1936 Austin Heavy 12-4 Low-Loading Taxi
Long dominated by French Renault and Unic cabs, London’s hackney trade shifted rapidly after the Austin 12/4 taxi appeared in 1930.
Within five years, a substantial majority of London’s licensed hackney carriages were Austins, and the model’s durability became its defining reputation: individual cabs routinely covered many hundreds of thousands of miles, with some still working the streets into the early 1960s.
The Low Loading variant arrived in 1934, when adoption of a worm-drive rear axle made it possible to fit a lower body while still maintaining a flat floor in the passenger compartment. Compared to the earlier High Lot taxis, the overall body height dropped by approximately 7 inches.

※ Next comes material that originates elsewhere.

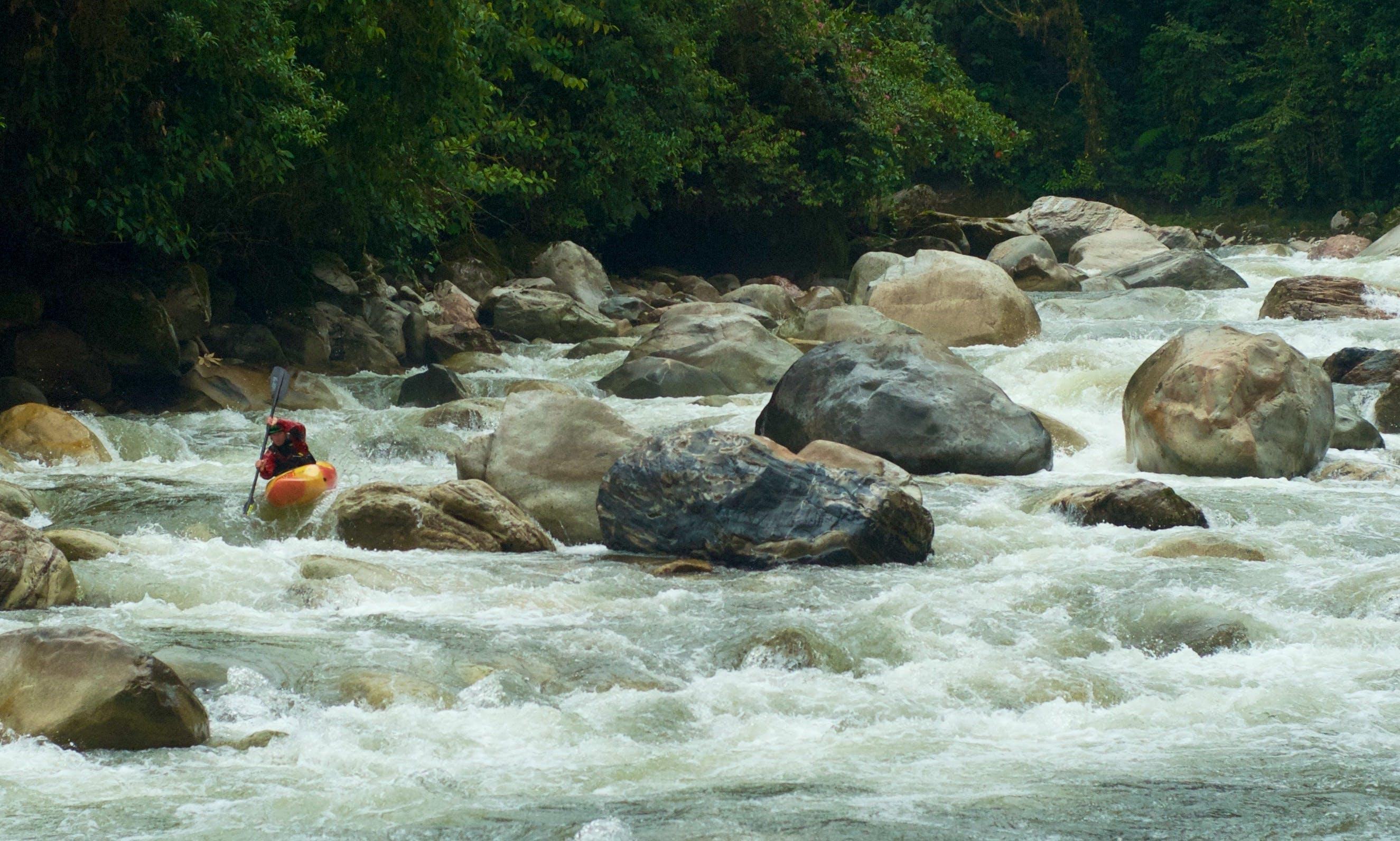 Whitewater Kayak Rental in Baeza, Ecuador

Bodies were made by London coachbuilders Strachan, Vincent, or Jones to Mann & Overton’s specifications. The Strachan coachwork on this example carries the characteristic extended roof section above the driver’s open-sided position, along with a fare meter, FOR HIRE semaphore indicator, and rooftop light.

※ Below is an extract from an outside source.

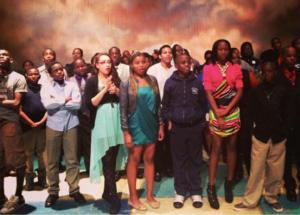 Florida Grand Opera Welcomes South Florida Cares Students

The Heavy 12/4 used a 1,861cc side-valve four-cylinder engine backed by a four-speed gearbox. The rear passenger compartment’s folding rear-facing jump seats, arranged to face the main bench, were a standard feature of the cab layout and reflect the Metropolitan Police Conditions of Fitness requirements (including a maximum 25-foot turning circle) that governed every aspect of the taxi’s design.